Oireachtas Joint and Select Committees

Tuesday, 5 December 2023

Joint Oireachtas Committee on Assisted Dying

Religious, Faith-Based and other Philosophical Perspectives on Assisted Dying: Discussion

Ms Petra Conroy:

We are here not to propose, in my case, Catholic doctrine onto the State. Everybody in this room is trying together to see what the common good is. We have made many points, such as I believe I was made by God. However, you do not have to be a person of faith to understand and value human life. This can be seen from the pre-Christian Hippocratic oath, from the post-Christian World Medical Association and from most medical ethics associations in the world. The following is not a faith thing either: if I say I want to take my own life and then later on, when I am old and incapacitated, I say I want to take my own life, the two responses are completely different. People can evaluate that from any perspective; it does not require a faith perspective. My faith feeds into it but those things are - no more than the preferential option for the poor with Brother Kevin because it is coming from his Catholic faith - values shared by society. There is the issue of equality, and what I do will have an effect. If I decide from my autonomy that I want to end my own life, that has effects.

For instance, I can think of a story, and in these situations one has to think of one's own loved ones. My father died a few years ago.

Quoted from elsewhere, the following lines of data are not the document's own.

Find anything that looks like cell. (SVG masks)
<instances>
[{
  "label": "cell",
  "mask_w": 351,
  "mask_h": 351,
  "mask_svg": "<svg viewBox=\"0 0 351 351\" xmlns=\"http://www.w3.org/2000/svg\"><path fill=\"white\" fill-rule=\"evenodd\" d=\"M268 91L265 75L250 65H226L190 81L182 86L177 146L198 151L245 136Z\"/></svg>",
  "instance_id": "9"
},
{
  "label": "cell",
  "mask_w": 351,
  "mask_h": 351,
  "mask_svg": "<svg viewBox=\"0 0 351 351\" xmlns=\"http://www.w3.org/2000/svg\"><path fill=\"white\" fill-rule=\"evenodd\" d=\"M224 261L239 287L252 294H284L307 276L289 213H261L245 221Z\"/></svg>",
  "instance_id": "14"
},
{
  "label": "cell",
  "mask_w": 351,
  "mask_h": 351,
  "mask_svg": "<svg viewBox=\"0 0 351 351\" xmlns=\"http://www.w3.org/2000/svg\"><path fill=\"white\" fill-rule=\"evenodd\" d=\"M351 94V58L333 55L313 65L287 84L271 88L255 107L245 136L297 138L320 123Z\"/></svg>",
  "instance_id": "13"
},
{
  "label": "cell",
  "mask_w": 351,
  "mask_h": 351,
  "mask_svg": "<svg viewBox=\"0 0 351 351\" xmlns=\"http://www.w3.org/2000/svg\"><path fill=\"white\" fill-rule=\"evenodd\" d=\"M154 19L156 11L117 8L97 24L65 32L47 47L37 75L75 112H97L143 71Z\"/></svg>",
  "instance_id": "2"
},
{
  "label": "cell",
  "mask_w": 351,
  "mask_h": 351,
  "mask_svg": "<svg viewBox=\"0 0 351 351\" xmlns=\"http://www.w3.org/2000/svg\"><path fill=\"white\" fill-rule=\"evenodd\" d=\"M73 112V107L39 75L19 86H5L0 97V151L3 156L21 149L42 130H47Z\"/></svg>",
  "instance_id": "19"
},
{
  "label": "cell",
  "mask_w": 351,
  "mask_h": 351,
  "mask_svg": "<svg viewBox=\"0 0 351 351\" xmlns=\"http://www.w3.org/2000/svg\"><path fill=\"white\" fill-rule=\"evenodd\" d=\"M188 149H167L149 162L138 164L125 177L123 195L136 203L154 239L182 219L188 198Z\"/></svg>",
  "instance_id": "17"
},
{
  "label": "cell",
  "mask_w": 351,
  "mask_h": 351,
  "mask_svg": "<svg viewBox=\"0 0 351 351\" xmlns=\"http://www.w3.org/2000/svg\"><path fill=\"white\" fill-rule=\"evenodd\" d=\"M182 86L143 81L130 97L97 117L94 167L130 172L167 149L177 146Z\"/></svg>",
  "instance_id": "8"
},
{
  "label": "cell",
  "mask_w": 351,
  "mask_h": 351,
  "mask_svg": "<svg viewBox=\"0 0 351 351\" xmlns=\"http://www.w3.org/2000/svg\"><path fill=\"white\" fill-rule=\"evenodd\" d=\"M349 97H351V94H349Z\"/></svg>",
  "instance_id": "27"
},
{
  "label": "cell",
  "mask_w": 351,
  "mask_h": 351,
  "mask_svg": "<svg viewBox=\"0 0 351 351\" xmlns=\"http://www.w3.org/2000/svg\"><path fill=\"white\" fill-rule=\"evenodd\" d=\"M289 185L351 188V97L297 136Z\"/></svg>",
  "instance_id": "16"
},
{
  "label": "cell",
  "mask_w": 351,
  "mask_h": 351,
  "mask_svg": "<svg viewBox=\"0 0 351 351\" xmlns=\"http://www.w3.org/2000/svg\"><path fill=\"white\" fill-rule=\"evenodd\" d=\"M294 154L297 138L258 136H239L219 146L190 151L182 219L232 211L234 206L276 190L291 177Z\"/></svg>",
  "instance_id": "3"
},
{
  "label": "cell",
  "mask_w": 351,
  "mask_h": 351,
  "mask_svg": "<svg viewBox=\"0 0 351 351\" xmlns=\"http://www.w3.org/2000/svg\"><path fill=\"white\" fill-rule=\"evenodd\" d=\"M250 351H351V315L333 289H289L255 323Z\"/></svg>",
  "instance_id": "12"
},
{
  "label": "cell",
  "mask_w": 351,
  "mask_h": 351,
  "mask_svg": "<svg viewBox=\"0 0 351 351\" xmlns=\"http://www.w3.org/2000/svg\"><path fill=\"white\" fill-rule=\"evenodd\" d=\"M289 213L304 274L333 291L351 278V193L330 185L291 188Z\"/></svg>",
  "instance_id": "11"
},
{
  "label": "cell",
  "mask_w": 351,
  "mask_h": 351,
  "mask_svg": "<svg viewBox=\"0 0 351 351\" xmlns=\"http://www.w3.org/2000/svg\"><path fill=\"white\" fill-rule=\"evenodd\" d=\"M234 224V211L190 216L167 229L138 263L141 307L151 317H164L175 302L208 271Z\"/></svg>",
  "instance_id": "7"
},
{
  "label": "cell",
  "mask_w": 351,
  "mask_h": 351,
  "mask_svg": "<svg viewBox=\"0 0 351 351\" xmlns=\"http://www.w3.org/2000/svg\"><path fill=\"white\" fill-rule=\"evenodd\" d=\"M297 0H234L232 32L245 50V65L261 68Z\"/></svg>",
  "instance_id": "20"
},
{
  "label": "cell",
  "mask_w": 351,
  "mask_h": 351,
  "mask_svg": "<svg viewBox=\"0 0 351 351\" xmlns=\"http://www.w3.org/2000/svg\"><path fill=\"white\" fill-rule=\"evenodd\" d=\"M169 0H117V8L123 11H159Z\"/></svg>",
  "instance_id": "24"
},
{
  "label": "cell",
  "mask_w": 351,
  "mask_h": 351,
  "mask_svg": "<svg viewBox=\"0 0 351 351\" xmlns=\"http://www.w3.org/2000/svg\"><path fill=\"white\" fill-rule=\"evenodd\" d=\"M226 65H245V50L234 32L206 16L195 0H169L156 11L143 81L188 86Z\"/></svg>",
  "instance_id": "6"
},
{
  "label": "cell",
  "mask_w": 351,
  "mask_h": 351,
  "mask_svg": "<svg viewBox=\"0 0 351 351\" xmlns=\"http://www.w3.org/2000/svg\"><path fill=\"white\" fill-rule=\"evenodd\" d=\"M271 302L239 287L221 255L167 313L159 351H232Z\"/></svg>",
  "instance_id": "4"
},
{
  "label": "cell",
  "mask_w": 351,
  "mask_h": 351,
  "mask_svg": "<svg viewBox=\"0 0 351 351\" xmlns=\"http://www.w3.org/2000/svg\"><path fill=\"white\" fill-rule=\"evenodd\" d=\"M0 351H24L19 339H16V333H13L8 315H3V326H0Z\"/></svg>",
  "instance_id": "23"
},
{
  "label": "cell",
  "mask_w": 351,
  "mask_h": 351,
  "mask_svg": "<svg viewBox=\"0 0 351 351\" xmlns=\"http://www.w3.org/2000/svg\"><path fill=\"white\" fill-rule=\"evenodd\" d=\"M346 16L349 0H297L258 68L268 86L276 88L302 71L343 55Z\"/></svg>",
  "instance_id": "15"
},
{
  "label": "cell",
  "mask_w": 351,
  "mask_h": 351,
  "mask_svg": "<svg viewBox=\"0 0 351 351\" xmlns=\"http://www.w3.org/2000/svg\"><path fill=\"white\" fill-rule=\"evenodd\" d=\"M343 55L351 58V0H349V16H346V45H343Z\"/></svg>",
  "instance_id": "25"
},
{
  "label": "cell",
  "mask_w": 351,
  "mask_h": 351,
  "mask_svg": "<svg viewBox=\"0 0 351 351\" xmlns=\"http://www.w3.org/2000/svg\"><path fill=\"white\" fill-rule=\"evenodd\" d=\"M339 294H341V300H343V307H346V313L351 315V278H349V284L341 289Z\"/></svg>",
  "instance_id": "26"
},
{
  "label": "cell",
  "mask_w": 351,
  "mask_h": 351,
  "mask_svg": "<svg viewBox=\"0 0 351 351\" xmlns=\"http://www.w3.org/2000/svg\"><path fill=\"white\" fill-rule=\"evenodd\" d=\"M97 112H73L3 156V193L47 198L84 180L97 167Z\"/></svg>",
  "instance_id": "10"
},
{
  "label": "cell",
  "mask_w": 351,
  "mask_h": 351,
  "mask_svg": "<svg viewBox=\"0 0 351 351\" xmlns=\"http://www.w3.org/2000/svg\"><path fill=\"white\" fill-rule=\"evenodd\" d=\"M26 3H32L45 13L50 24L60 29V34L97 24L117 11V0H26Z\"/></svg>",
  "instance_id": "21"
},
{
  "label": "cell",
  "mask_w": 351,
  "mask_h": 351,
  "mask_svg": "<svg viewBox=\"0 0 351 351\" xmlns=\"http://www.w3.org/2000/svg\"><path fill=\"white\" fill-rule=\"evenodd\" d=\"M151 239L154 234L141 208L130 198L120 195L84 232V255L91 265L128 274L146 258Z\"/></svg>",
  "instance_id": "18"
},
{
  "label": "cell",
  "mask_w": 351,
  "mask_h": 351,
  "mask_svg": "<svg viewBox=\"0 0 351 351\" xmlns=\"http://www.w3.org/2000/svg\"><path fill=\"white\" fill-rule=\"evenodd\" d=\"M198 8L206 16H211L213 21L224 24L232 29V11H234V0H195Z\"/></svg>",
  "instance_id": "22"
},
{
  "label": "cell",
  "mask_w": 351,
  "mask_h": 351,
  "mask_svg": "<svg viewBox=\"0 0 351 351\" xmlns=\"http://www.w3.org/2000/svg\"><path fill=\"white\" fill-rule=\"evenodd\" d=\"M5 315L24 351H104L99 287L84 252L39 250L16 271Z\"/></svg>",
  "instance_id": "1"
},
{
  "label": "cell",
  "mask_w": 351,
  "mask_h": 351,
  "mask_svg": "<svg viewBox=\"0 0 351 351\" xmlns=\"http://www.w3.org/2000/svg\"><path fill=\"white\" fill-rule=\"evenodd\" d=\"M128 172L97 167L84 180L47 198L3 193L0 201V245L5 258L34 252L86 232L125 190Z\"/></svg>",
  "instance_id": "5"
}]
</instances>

He was in great health all of his life and he found it very hard to find himself with cancer at the end of his days. There were two very different situations. His oncologist really was looking out for him. He knew he was an older man and he was not going to live forever but he was always about a programme of treatment without suggesting anything radical. That really empowered my father. Then, in one ancillary element, he got another side effect. He was in another unit that obviously only saw him as an old man at the end of his life. They were not concerned about his nutrition. This was in a hospital in Ireland, and there was an attitude of constantly bringing up do not resuscitate, DNR, in a very inappropriate way. It was a very different attitude, and nothing we could say changed the attitude. There is that view of putting somebody into a category where they have less dignity because they have certain conditions. That is not a religious situation; I would think that is an equality situation.